A frequent problem in multiple antigen labeling in IHC is that the best-suited antibodies can be raised in the same species and even belong to the same iso-species IgG isotype. Using the prior knowledge of stripping buffers frequently used in Western blotting, we tested the application of such a buffer in breaking the antibody–antigen non-covalent bonds at the tissue level (Figure 4). We further optimized conditions in which this elution buffer was most effective and with a minimal effect on tissue antigenicity and morphology. We thus found that indeed no detectable changes in tissue reactivity occur for a panel of monoclonal and polyclonal primary antibodies after prolonged elution times or after multiple applications of the glycine SDS pH 2 buffer. No reactivity loss occurred even when considering antibodies directed against cytoplasmic and nuclear antigens.

Figure 4.

Schematic diagram of the optimized general protocol for double and multiple antigen labeling in IHC, with the first primary antibodies raised in the same species and of the same species IgG isotype.

Other published methods such as microwaving in citrate buffer and enzymatic precipitation of the substrates as a shielding technique (Butterworth et al. 1985; Sternberger and Sternberger 1986; Lewis Carl et al. 1993; Lan et al. 1995; Tornehave et al. 2000) were also compared with the present procedure and were found less efficient, mainly because of their increased tendency of damaging the tissue, the appearance of more sensitive detection methods, or too laborious optimizations. In another recently published method, primary antibodies were non-covalently labeled in vitro with monovalent Fab fragments carrying the reporter molecules (Brown et al. 2004). Suitable but even more expensive kits exploiting this non-covalent labeling principle have also been developed commercially (van der Loos and Gobel 2000). However, the time needed to optimize each pair of primary–secondary antibodies or finding optimum high affinity–labeled Fab secondaries, as well as the costs of these kits, constitute the main drawbacks compared with the present approach.

Our method was also very efficient with both progressive and non-progressive precipitating substrates that could potentially trap antibodies within the precipitate, because no reactivity was observed after elutions times as little as 30 min. Because we observed that the glycine SDS elution buffer also offers an efficient inhibition of AP and HRP, this might extend its applicability to inhibiting endogenous enzymatic activity on difficult tissue, instead of separate incubations with hydrogen peroxide or levamisole.
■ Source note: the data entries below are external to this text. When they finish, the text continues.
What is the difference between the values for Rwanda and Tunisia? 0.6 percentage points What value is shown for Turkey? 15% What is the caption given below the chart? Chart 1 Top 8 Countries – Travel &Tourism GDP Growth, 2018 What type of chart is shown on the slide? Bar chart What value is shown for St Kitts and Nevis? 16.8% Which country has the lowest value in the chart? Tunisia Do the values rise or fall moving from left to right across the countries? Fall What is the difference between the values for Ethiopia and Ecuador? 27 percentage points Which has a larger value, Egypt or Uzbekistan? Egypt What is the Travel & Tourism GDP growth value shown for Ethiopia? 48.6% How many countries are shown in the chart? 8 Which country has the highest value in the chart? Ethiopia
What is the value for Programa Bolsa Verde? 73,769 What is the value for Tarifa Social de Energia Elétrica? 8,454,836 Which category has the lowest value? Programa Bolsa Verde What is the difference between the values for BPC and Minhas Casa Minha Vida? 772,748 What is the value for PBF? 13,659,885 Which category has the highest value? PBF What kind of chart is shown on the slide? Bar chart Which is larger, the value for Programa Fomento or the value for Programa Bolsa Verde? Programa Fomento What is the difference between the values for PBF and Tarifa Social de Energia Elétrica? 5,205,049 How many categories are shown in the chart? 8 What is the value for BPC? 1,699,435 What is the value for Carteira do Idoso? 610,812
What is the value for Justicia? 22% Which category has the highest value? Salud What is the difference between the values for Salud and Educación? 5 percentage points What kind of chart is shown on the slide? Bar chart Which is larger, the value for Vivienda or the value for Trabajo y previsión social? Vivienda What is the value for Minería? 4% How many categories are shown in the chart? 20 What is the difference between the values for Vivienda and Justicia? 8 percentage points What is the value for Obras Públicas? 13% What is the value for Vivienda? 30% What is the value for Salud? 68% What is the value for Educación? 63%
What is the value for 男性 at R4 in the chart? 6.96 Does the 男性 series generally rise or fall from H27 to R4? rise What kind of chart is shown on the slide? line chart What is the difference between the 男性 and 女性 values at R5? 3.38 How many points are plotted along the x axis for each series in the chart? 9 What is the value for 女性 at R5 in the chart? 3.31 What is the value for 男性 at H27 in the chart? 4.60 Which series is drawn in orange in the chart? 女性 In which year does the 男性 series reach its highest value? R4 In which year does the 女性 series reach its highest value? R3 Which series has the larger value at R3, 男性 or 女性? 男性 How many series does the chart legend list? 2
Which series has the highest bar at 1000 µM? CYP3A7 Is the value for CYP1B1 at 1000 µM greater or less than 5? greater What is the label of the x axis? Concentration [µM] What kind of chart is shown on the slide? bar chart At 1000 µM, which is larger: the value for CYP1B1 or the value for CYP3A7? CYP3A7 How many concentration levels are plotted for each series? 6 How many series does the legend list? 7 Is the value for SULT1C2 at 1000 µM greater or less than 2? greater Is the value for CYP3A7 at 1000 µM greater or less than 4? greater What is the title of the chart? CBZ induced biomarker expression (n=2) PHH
Although the elution principle has been tried before in double IHC as a harsh oxidizing buffer (Tramu et al. 1978), the present methodology shows practically no side effects on tissue stability and antigenicity and is adequate for both enzymatic and close colocalization studies on fluorescence microscopy. For instance, we successfully used this technique in double immunolabelings for CD105/FVIII, CD105/collagen IV, and CD105/Ki67 mouse antibody pairs to describe tumoral vessels in oral squamous cell carcinomas (Margaritescu et al. 2008).

Altogether, we describe here a use of a simple, inexpensive, and effective stripping buffer that, in combination with precipitating-reporter systems, allows reliable multiple antigen labeling IHC, which could be a valuable tool for multiple colocalization studies and optimal use of limited biopsy tissue.